Scraped caption text data
+===+
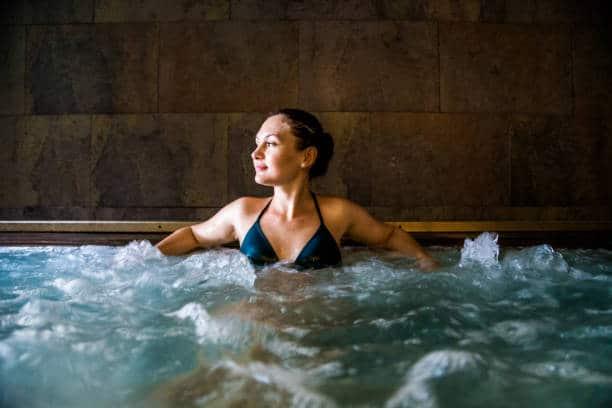 Femme dans piscine à bulles dans un spa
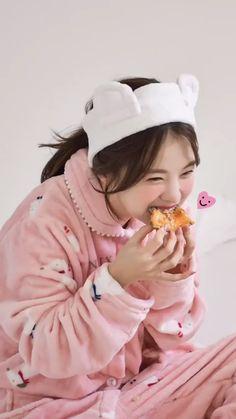 Aesthetic Food, Aesthetic Girl, Son Hwamin, Korean Girl, Asian Girl, Uzzlang Girl, Ulzzang Boy, Chara, Cute Girls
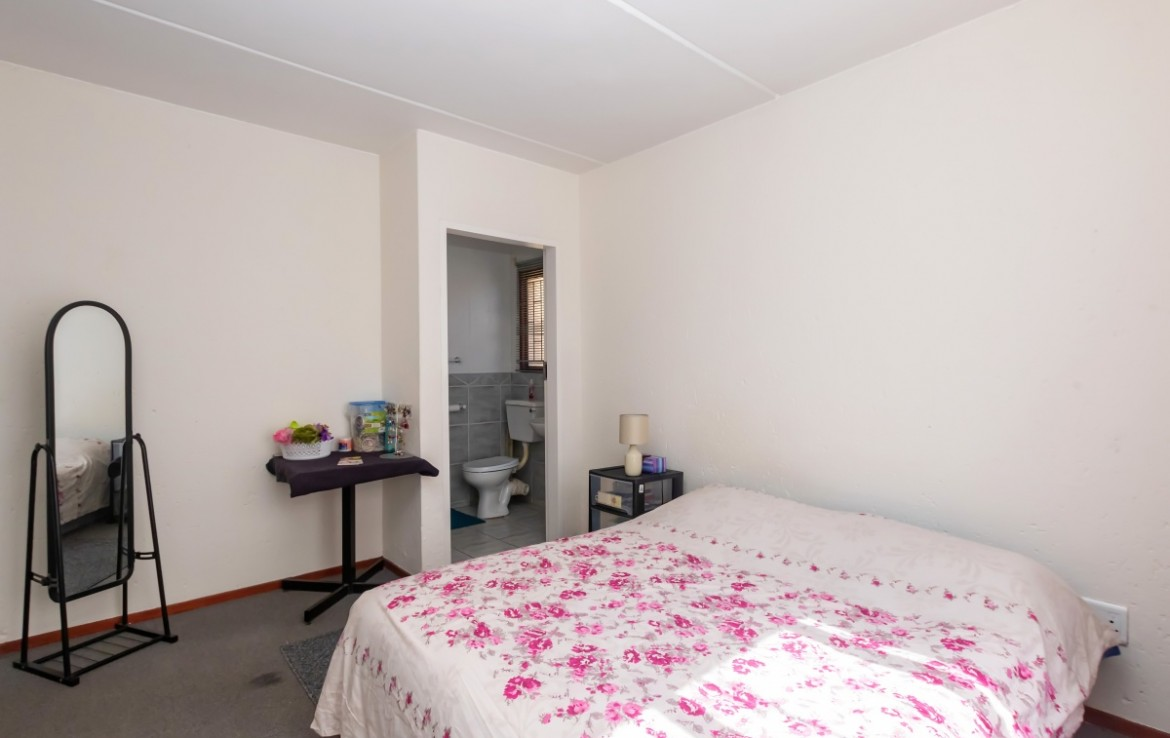 2 Bedroom   For Sale in Bromhof   1312361    Photo Number 8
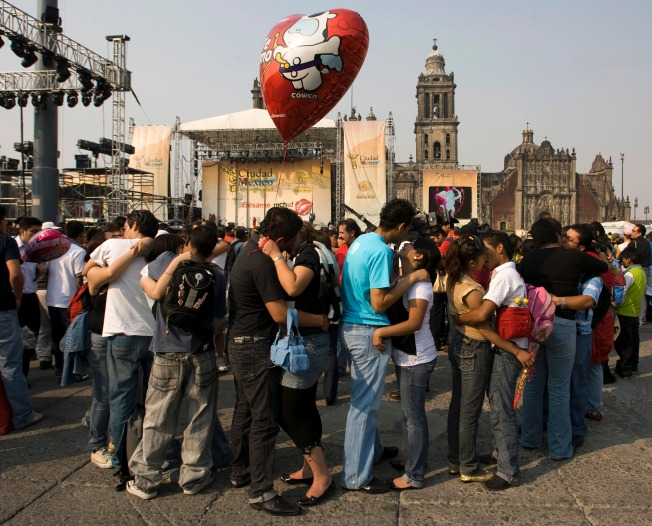 Mexicans Set World Kissing Record on V-Day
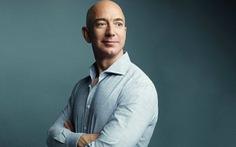 Tỉ phú Jeff Bezos 'xin biếu' NASA 2 tỉ USD đổi lấy hợp đồng chế tạo tàu lên Mặt trăng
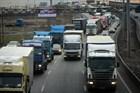 Движение грузовиков планируют ограничить весной и летом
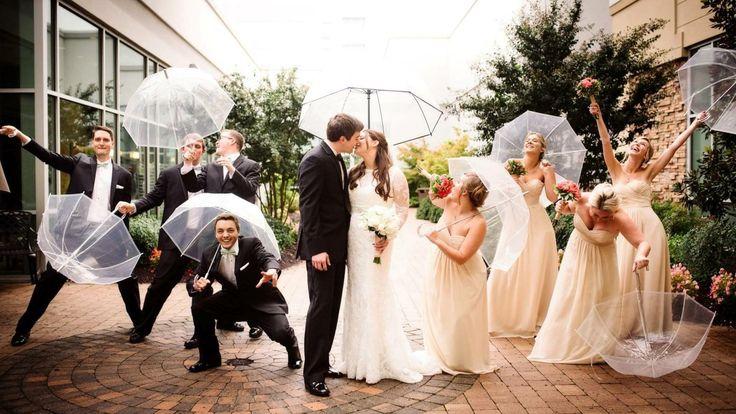 La Ballrooms by Bamboo garantam distractie si sub stropi de ploaie, gasim variante haioase pentru sedinte foto sub umbrela si cum in cultura populara romaneasca se spune ca ploaia in ziua nuntii reprezinta un semn de belsug, sigur ofertele noastre va vor incanta si va vor ajuta sa puneti si bani deoparte pentru o luna de miere... Raspundem 24 h din 24 la numerele: 0724322189 / 0724247163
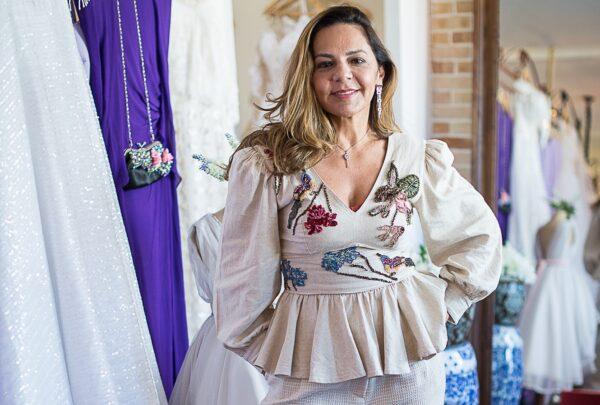 Imaculada Gordiano fala sobre o amor pela moda e a curadoria de vestidos para noivas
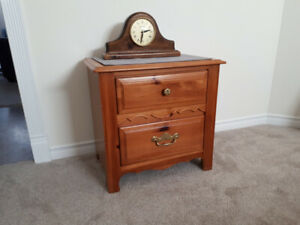 Night Table in excellent condition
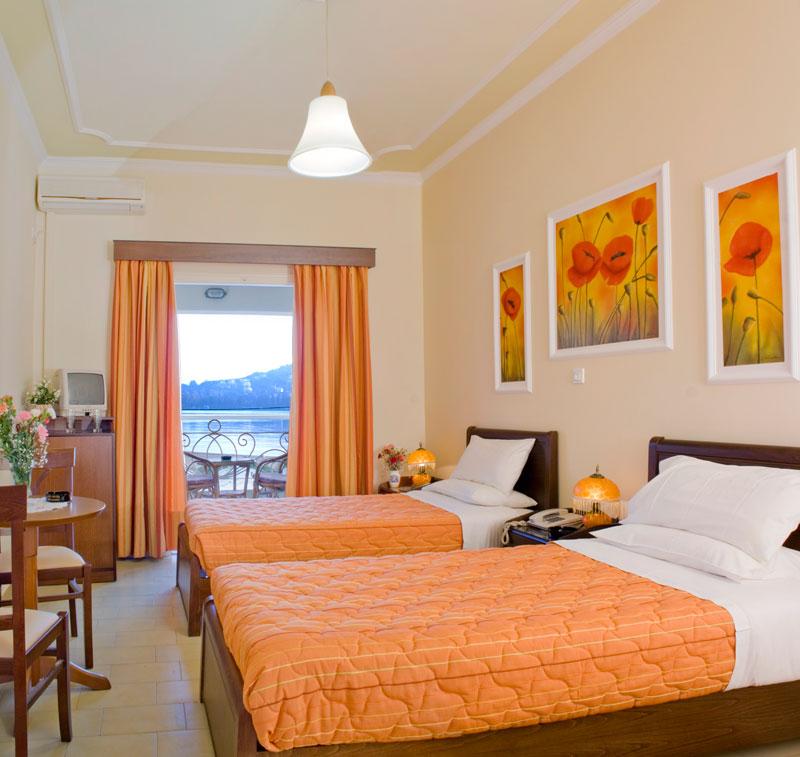 Hotel Molfetta Beach 3* - Corfu  1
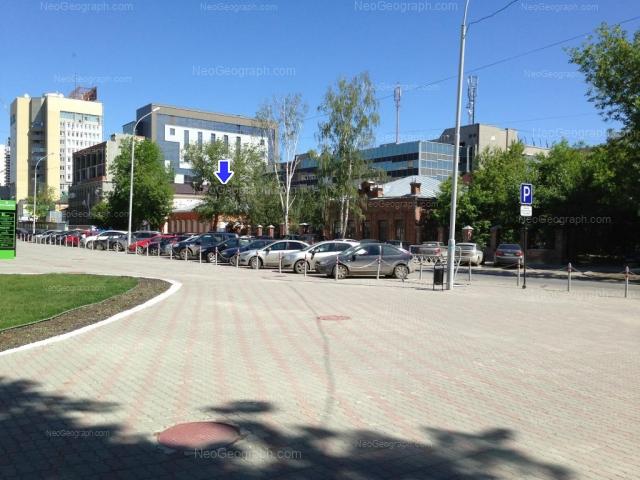 Address(es) on photo: Khokhriyakova street, 5, 9, Yekaterinburg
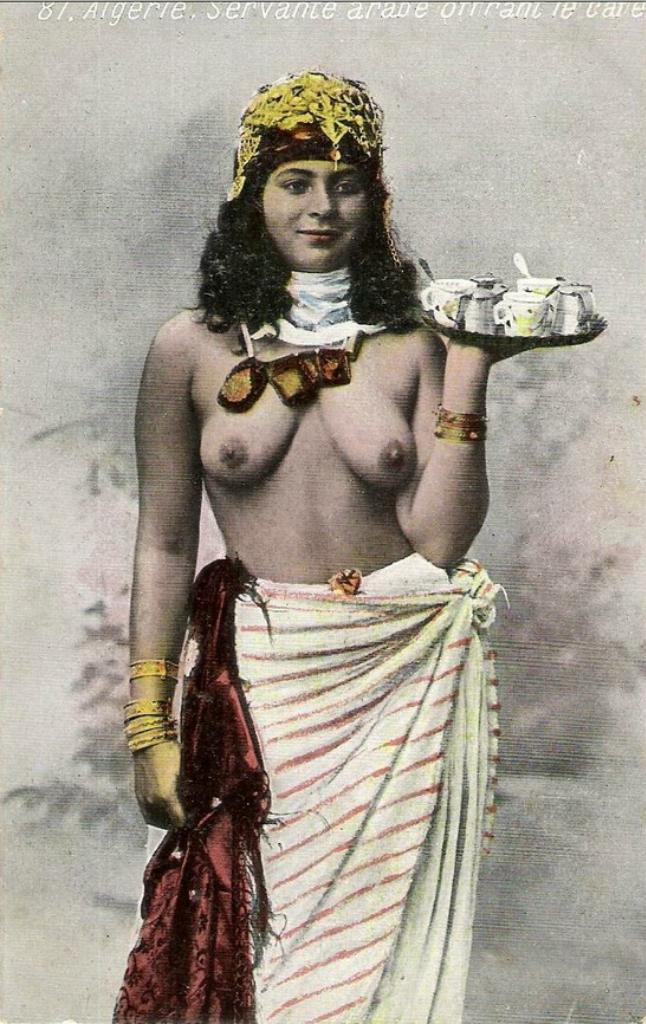 Знакомство эротика арабы женщине пьяными дамочками бальзаковского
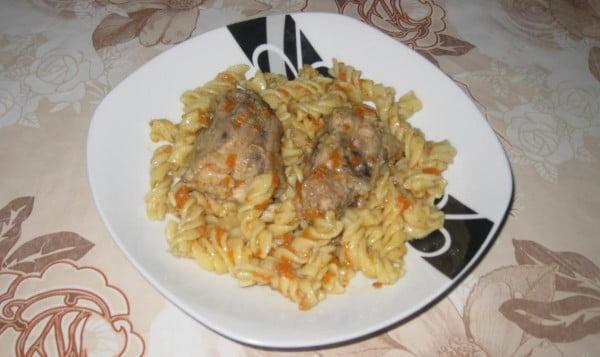 Carne de pui cu sos de legume si macaroane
+===+
Work instructions:
Could you set down every entry again exactly as written, leaving out any pictures?

Solution to this exercise:
 Femme dans piscine à bulles dans un spa
 Aesthetic Food, Aesthetic Girl, Son Hwamin, Korean Girl, Asian Girl, Uzzlang Girl, Ulzzang Boy, Chara, Cute Girls
 2 Bedroom   For Sale in Bromhof   1312361    Photo Number 8
 Mexicans Set World Kissing Record on V-Day
 Tỉ phú Jeff Bezos 'xin biếu' NASA 2 tỉ USD đổi lấy hợp đồng chế tạo tàu lên Mặt trăng
 Движение грузовиков планируют ограничить весной и летом
 La Ballrooms by Bamboo garantam distractie si sub stropi de ploaie, gasim variante haioase pentru sedinte foto sub umbrela si cum in cultura populara romaneasca se spune ca ploaia in ziua nuntii reprezinta un semn de belsug, sigur ofertele noastre va vor incanta si va vor ajuta sa puneti si bani deoparte pentru o luna de miere... Raspundem 24 h din 24 la numerele: 0724322189 / 0724247163
 Imaculada Gordiano fala sobre o amor pela moda e a curadoria de vestidos para noivas
 Night Table in excellent condition
 Hotel Molfetta Beach 3* - Corfu  1
 Address(es) on photo: Khokhriyakova street, 5, 9, Yekaterinburg
 Знакомство эротика арабы женщине пьяными дамочками бальзаковского
 Carne de pui cu sos de legume si macaroane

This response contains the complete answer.